The country has ramped up efforts to curb the spread of the disease in the past week, ordering a nationwide 15-day state of emergency on Saturday that bars people from all but essential outings. Bars, restaurants and most shops have been shut and transport restricted.

Interior Minister Fernando Grande-Marlaska said police would start checking this weekend that no one was breaking these restrictions. He said more than 30,000 people had been fined and 300 arrested since they were announced.

“The confinement measures taken in Spain are the most drastic taken in Europe ... and one of the most drastic worldwide,” he said at a press briefing.

The lockdown is also having a ruinous impact on the economy, which already had one of the developed world’s highest unemployment rates.

Inditex, owner of clothing chain Zara, said it was considering temporarily laying off around 25,000 staff in Spain if the state of emergency continues beyond April 15.

Department store El Corte Ingles has moved more staff into its supermarket division as demand for click-and-collect service has increased by a factor of five, a spokeswoman told Reuters.

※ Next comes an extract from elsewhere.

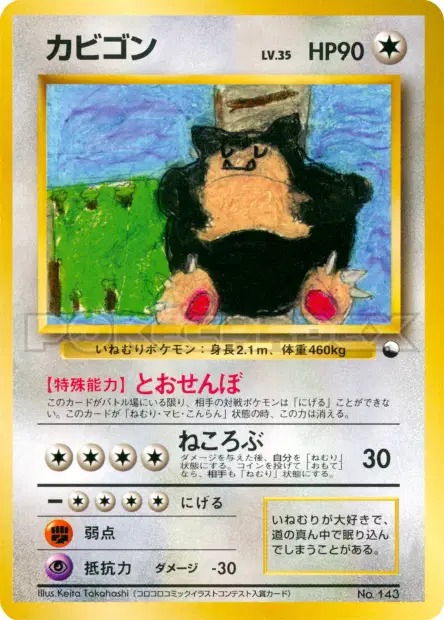 Snorlax 卡牌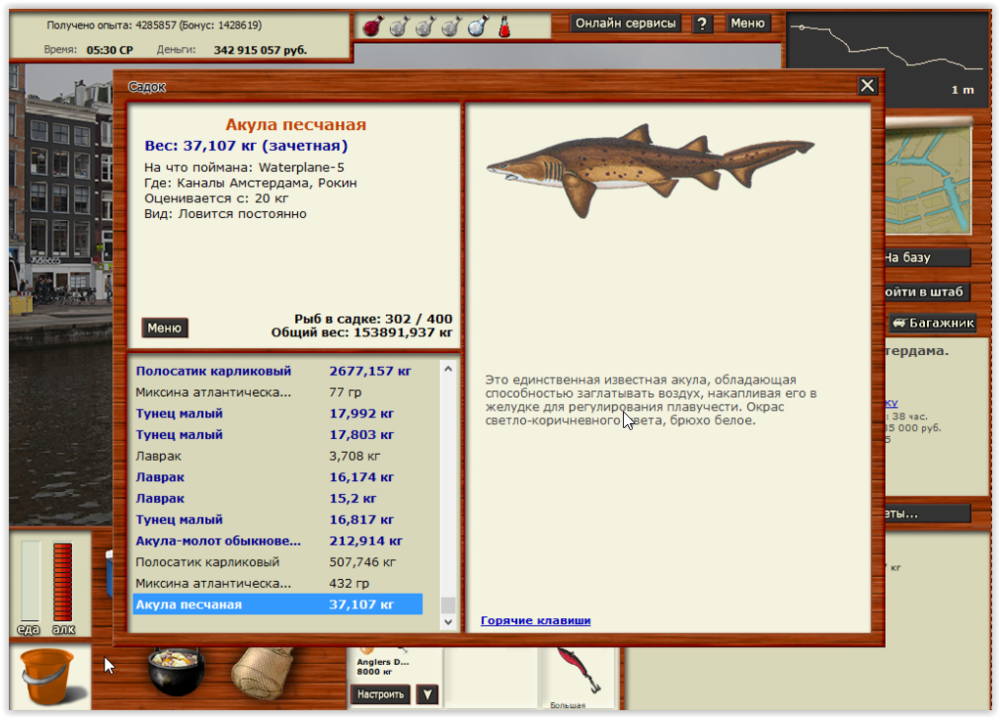 Screen Shot 06-13-18 at 11.21 PM.PNG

Banco Santander has closed nearly half its branches in Spain because fewer customers are visiting them as coronavirus spreads, a source said.

Cepyme, a lobby group representing small and medium-sized companies, said that assuming that the current lockdown lasts four weeks, it expected Spain to end the year with 300,000 fewer jobs than at the end of 2019.

On Thursday, the government gave all hotels seven days to shut.

Bank of Spain Governor Pablo Hernandez de Cos said the restrictive measures taken by European Union countries would lead to a “very severe” economic disruption, calling for coordination at the EU level.